Personal information
- Born: 28 February 1976 (age 50) Auburn, New South Wales, Australia
- Height: 5 ft 11 in (180 cm)

Playing information
- Position: Wing, Fullback
Club
| Years | Team | Pld | T | G | FG | P |
| 1996–01 | Newcastle Knights | 89 | 65 | 0 | 0 | 260 |
| 2002–05 | St Helens | 124 | 88 | 0 | 0 | 352 |
| 2006 | Cronulla Sharks | 23 | 12 | 0 | 0 | 48 |
|  | Total | 236 | 165 | 0 | 0 | 660 |
Representative
| Years | Team | Pld | T | G | FG | P |
| 1997–01 | NSW Country | 2 | 0 | 0 | 0 | 0 |
| 1999 | New South Wales | 1 | 0 | 0 | 0 | 0 |
- Source:

= Darren Albert =

Australian rugby league footballer

Darren "DJ" Albert (born 28 February 1976) is an Australian former professional rugby league footballer who played in the 1990s and 2000s. A representative winger, he played his club football for the Newcastle Knights (with whom he won the 1997 ARL Premiership), St. Helens (with whom he won the 2002 Super League Grand Final and the 2004 Challenge Cup) as well as the Cronulla-Sutherland Sharks. Albert also represented Country Origin twice in his career (1997 and 2001). He represented New South Wales for one game in the 1999 State of Origin series.

==Career in Australia==
Albert made his first grade debut for the Newcastle club in round 2 of the 1996 ARL season against the Western Reds where he scored a try in a 22–16 victory.

Albert is remembered for racing over to score the try in the dying seconds of the 1997 ARL Grand Final against Manly that gave Newcastle a fairy tale maiden premiership. After receiving a pass from Andrew Johns 15 metres from Manly's line, Albert stepped inside Manly's Mark Carroll and sped away to score under the posts to give the Newcastle club a 22–16 win over the defending ARL premiers. Albert also played a prominent role in helping the Knights to reach the Grand Final. In the Preliminary final the week before, he raced across from the far wing to tackle a runaway Matt Seers into touch when it appeared the North Sydney fullback was set to score. Newcastle went on to qualify for their first Grand Final appearance with a 17–12 win over Norths.

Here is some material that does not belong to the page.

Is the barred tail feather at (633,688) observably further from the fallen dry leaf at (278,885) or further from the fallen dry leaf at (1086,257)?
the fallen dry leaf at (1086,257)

In the 2000 NRL season, Albert played 12 games and scored 11 tries including a try in the club's preliminary final loss against the Sydney Roosters. Newcastle had led the game 16–2 at half-time but lost 26–20.

Albert played 23 games and scored 16 tries in the 2001 NRL season but missed Newcastle's grand final victory over Parramatta due to a broken ankle.

In 2006, Albert joined Cronulla-Sutherland and played one season with them scoring 12 tries in 23 games. In January 2007, Albert walked out on the Cronulla club with a year remaining on his contract. Cronulla later attempted to block Albert from playing for another NRL or Super League club with then CEO Greg Pierce saying "We are extremely disappointed in Darren's decision, it must be stressed that the Sharks are not releasing Albert from his contract and he will not be able to play football for another club in 2007. We will stop Albert playing in the UK. He doesn't have a release from us so he won't be playing. He can go over there and play second division if he wants but he can't play in the Super League".

==Career in England==
Albert played for St. Helens on the wing in their 2002 Super League Grand Final victory against the Bradford Bulls. Having won Super League VI, St Helens contested the 2003 World Club Challenge against 2002 NRL Premiership-winners, the Sydney Roosters. Albert played at in Saints' 38–0 loss.